Add the two vectors.
To find the distance and direction of the last position from the first, we can use vector addition.
Step 1: Convert the given courses into Cartesian coordinates.
The first course, S40°10’W, can be converted to Cartesian coordinates (x1, y1) as follows:
x1 = 15.0 * sin(40°10’W)
y1 = -15.0 * cos(40°10’W)
The second course, N28°20’W, can be converted to Cartesian coordinates (x2, y2) as follows:
x2 = 21.0 * sin(28°20’W)
y2 = 21.0 * cos(28°20’W)
Step 2: Add the Cartesian coordinates together to find the resultant coordinates.
x = x1 + x2
y = y1 + y2
Step 3: Calculate the distance between the two positions using the Pythagorean theorem:
distance = sqrt(x^2 + y^2)
Step 4: Calculate the direction of the last position from the first using the inverse tangent function:
direction = arctan(y / x)
Step 5: Convert the direction from radians to degrees.
direction_degrees = direction * (180 / π)

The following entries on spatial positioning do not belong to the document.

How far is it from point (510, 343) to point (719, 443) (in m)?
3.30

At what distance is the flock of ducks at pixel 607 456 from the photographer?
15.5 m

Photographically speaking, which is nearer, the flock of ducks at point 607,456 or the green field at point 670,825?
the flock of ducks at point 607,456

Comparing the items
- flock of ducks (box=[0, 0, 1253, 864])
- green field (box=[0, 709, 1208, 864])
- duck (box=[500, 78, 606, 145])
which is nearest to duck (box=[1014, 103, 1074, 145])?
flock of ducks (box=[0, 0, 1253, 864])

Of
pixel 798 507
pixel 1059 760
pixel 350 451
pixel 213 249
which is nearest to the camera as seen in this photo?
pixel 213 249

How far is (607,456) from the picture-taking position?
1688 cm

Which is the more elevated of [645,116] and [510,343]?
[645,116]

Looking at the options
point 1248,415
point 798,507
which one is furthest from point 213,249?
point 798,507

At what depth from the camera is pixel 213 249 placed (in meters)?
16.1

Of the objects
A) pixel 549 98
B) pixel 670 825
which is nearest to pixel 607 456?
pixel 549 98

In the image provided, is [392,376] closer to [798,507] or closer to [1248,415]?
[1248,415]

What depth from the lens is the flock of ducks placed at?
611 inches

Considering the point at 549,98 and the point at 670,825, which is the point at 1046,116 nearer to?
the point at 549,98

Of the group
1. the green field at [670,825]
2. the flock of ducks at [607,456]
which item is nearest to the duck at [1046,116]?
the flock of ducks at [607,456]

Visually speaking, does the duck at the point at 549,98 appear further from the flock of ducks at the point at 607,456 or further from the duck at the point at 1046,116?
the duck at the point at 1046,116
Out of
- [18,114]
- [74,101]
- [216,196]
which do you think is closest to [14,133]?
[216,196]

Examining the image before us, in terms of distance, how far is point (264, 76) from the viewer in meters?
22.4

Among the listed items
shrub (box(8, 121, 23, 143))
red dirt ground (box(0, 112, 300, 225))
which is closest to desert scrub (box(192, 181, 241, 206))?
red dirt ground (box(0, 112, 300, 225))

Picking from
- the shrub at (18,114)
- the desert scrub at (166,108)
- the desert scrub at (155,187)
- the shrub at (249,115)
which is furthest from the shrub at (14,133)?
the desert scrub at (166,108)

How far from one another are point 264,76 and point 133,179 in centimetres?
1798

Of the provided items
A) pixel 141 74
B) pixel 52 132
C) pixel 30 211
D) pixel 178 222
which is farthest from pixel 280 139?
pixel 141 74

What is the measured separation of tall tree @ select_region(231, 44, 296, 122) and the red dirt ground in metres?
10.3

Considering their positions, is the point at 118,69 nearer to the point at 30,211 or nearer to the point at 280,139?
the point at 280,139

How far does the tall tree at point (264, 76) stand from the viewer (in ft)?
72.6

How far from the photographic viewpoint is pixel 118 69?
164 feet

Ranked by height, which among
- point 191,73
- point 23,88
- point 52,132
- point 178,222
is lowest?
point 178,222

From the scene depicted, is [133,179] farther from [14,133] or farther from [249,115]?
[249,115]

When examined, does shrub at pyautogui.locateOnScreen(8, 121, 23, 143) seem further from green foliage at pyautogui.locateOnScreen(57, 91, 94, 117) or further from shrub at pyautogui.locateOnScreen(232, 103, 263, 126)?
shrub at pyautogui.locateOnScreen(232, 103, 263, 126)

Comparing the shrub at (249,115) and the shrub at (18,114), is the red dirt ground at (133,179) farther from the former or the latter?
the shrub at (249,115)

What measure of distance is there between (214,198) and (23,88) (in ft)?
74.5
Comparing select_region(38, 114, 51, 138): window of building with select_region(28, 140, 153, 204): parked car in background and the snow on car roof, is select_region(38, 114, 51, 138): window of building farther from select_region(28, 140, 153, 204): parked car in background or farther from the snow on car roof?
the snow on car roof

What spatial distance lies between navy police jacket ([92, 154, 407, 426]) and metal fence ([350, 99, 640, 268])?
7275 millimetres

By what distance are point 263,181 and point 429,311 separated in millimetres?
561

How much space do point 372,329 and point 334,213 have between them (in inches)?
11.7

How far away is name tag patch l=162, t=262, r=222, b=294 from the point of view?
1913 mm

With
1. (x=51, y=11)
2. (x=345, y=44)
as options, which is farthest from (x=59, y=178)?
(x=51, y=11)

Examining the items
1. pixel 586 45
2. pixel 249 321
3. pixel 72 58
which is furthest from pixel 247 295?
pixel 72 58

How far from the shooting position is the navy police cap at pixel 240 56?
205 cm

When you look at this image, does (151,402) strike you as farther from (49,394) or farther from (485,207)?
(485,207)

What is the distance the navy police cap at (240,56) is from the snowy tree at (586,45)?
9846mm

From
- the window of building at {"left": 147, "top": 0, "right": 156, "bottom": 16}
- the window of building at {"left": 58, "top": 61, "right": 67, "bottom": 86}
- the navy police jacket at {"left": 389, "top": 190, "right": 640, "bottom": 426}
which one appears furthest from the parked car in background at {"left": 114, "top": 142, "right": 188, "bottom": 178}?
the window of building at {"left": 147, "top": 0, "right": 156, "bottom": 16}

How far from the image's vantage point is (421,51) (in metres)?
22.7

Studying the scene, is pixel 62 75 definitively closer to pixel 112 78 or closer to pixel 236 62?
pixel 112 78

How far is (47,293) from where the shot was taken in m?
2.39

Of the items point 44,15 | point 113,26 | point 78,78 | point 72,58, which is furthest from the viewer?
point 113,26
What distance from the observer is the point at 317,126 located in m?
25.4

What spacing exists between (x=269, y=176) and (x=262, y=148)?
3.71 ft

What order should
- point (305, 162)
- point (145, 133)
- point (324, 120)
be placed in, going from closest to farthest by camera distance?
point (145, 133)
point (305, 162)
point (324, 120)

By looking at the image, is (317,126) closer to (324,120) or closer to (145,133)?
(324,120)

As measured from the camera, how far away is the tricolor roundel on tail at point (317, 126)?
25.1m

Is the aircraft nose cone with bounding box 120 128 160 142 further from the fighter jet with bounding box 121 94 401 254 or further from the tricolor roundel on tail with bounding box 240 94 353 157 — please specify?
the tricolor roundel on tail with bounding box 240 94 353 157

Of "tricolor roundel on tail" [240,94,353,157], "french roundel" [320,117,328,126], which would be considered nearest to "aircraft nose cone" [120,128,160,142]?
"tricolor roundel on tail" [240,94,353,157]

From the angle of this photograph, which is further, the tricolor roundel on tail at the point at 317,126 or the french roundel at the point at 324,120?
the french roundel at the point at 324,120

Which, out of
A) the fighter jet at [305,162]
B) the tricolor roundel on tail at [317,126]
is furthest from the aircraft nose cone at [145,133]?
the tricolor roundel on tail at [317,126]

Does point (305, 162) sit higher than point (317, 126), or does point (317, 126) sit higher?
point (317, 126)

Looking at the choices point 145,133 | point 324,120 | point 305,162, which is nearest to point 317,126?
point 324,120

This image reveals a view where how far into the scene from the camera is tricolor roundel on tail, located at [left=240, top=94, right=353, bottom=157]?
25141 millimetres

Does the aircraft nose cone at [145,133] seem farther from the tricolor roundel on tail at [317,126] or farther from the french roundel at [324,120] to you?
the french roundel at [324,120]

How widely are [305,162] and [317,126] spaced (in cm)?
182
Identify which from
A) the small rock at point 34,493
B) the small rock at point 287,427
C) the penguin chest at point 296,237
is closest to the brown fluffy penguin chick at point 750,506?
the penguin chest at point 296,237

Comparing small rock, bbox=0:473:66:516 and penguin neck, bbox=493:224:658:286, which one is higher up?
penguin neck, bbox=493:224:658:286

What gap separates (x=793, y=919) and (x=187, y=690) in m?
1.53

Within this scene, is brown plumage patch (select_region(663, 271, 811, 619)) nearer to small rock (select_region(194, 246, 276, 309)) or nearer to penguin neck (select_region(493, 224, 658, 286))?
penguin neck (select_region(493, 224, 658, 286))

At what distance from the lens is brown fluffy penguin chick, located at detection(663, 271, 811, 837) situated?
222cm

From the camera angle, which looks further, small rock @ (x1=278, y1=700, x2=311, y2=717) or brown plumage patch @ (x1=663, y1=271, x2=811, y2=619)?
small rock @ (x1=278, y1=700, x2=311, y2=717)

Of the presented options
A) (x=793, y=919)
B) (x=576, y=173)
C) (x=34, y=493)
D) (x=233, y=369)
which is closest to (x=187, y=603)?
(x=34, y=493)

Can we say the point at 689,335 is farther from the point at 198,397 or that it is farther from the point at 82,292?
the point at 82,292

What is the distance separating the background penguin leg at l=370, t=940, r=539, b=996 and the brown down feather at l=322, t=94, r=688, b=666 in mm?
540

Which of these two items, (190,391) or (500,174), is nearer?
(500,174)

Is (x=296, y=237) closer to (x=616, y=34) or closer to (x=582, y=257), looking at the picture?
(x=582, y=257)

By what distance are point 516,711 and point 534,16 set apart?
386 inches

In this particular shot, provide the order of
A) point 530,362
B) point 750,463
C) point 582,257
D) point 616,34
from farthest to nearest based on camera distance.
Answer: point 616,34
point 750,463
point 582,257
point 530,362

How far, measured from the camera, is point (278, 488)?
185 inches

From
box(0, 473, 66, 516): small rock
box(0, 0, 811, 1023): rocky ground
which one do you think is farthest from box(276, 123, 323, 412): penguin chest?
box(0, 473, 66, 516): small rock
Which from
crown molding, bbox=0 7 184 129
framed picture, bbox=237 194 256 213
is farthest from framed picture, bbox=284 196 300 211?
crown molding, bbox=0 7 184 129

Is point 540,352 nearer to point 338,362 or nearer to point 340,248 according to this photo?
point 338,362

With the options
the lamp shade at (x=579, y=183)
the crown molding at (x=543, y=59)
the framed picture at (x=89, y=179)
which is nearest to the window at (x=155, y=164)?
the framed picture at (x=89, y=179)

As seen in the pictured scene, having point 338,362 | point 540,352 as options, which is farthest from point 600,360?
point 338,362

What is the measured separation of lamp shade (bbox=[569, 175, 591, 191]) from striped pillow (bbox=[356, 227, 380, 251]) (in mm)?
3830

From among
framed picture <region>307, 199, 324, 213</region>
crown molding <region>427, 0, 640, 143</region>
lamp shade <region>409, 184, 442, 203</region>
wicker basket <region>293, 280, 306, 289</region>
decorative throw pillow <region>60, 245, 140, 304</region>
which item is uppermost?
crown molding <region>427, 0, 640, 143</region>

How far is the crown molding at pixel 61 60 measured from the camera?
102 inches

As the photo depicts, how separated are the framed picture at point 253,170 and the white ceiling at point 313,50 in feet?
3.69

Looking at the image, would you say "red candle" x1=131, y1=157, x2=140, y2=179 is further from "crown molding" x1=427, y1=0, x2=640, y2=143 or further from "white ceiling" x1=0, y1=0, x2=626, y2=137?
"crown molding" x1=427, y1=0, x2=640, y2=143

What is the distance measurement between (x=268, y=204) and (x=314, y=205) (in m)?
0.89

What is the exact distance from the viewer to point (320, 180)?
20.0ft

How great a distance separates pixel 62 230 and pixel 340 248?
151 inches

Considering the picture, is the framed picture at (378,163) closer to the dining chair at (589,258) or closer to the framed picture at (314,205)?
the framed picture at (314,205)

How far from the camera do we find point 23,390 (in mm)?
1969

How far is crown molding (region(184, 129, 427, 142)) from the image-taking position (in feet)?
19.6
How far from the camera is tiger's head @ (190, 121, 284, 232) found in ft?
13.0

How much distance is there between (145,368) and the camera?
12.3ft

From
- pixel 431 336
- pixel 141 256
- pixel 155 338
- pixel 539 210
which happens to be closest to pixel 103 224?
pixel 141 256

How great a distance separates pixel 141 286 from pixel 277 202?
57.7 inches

Now let's plug in the values and calculate the answers:
x1 = 15.0 * sin(40°10’W) ≈ -9.64 mi
y1 = -15.0 * cos(40°10’W) ≈ -11.44 mi
x2 = 21.0 * sin(28°20’W) ≈ 9.39 mi
y2 = 21.0 * cos(28°20’W) ≈ -18.84 mi
x = x1 + x2 ≈ -9.64 mi + 9.39 mi ≈ -0.25 mi
y = y1 + y2 ≈ -11.44 mi + (-18.84 mi) ≈ -30.28 mi
distance = sqrt(x^2 + y^2) ≈ sqrt((-0.25 mi)^2 + (-30.28 mi)^2) ≈ 30.29 mi
direction = arctan(y / x) ≈ arctan((-30.28 mi) / (-0.25 mi)) ≈ 1.17 radians
direction_degrees = 1.17 * (180 / π) ≈ 67.06°
Therefore, the distance between the last position and the first position is approximately 30.29 miles, and the direction of the last position from the first position is approximately 67.06°.